**DOCUMENT PASSAGE**
◆ ◆ ◆ ◆ ◆ ◆ ◆

First, we have to define the power system within which we want to control one node using an RL agent.

[ ]:
n_hours = 24
horizon = timedelta(hours=n_hours)
frequency = timedelta(minutes=60)
fixed_start = datetime(2016, 11, 27)

# path to data profiles
current_path = pathlib.Path().absolute()
data_path = current_path / 'data' / '1-LV-rural2--1-sw'
data_path = data_path.resolve()

ds1 = CSVDataSource(data_path  / 'LoadProfile.csv',
            delimiter=";",
            datetime_format="%d.%m.%Y %H:%M",
            rename_dict={"time": "t", "H0-A_pload": "p", "H0-A_qload": "q"},
            auto_drop=True,
            resample=timedelta(minutes=60))

ds2 = CSVDataSource(data_path / 'LoadProfile.csv',
            delimiter=";",
            datetime_format="%d.%m.%Y %H:%M",
            rename_dict={"time": "t", "G1-B_pload": "psib", "G1-C_pload": "psis", "G2-A_pload": "psi"},
            auto_drop=True,
            resample=timedelta(minutes=60))

◆ ◆ ◆ ◆ ◆ ◆ ◆

**TASK REQUIREMENTS**
- 1) Answer these questions about the power-system setup passage:
(a) What value is assigned to n_hours?
(b) What delimiter do both CSV data sources use?
(c) In ds2, what name does "G1-C_pload" get?
- 2) Copy out, word for word, the part of the power-system setup passage starting with "First, we have" and going on through "current_path = pathlib.Path().absolute()".
The records have no part in any of this.

**GIVEN ENTRIES**
◆ ◆ ◆ ◆ ◆ ◆ ◆

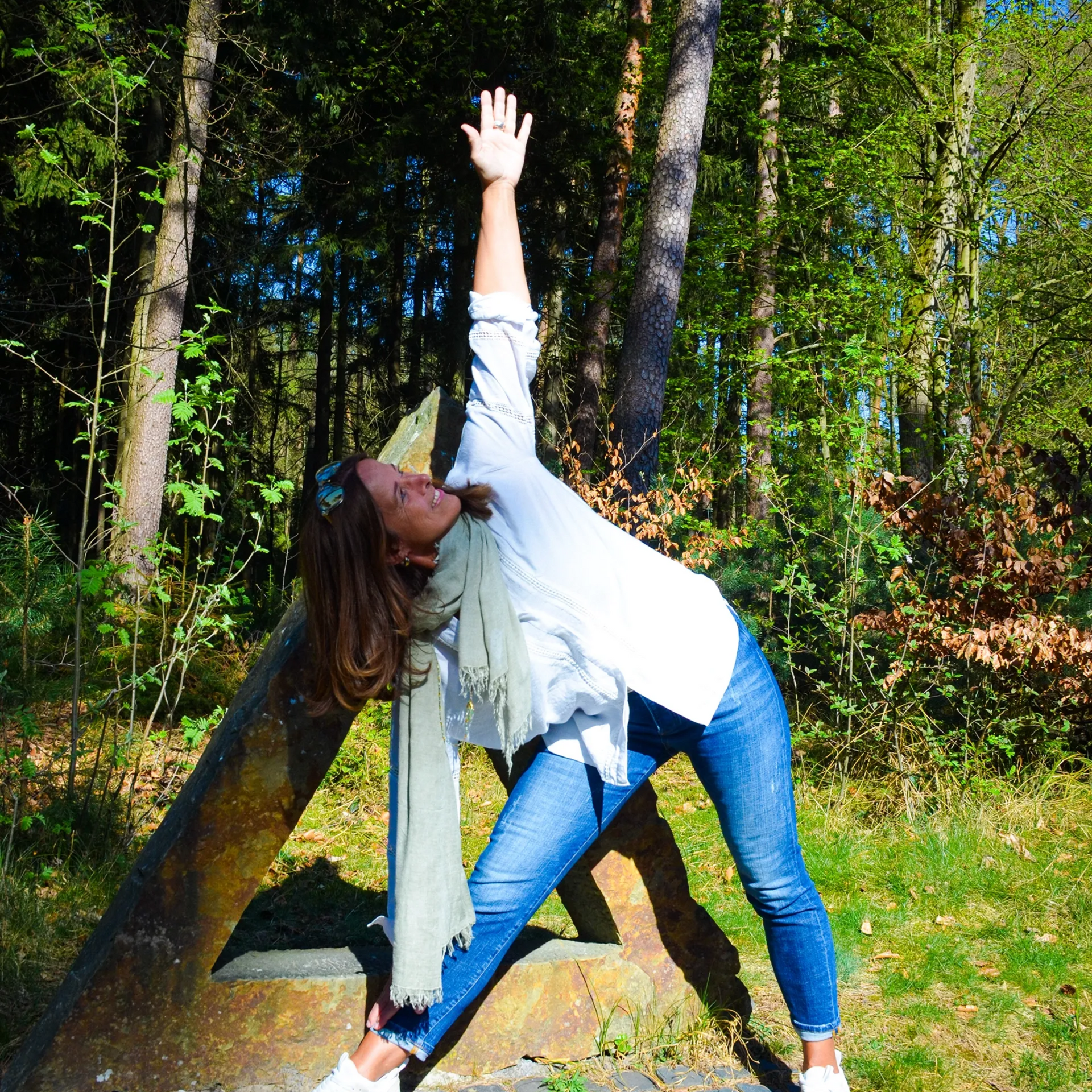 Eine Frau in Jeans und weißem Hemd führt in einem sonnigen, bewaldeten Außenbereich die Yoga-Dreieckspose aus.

◆ ◆ ◆ ◆ ◆ ◆ ◆

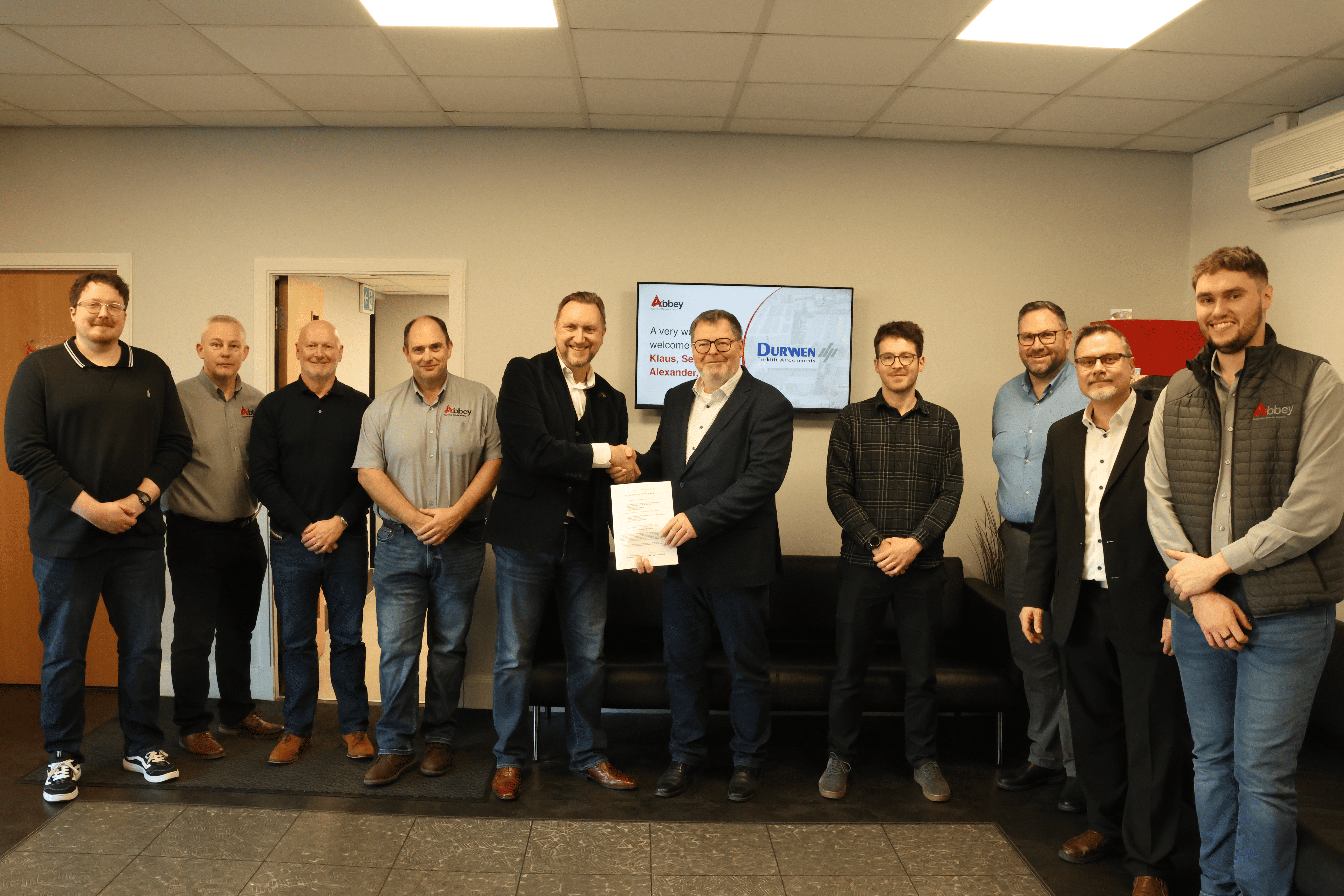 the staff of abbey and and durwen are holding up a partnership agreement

◆ ◆ ◆ ◆ ◆ ◆ ◆

**SOLUTIONS TO EACH TASK**
- 1)
(a) 24
(b) A semicolon (";")
(c) "psis"

- 2)
First, we have to define the power system within which we want to control one node using an RL agent.

[ ]:
n_hours = 24
horizon = timedelta(hours=n_hours)
frequency = timedelta(minutes=60)
fixed_start = datetime(2016, 11, 27)

# path to data profiles
current_path = pathlib.Path().absolute()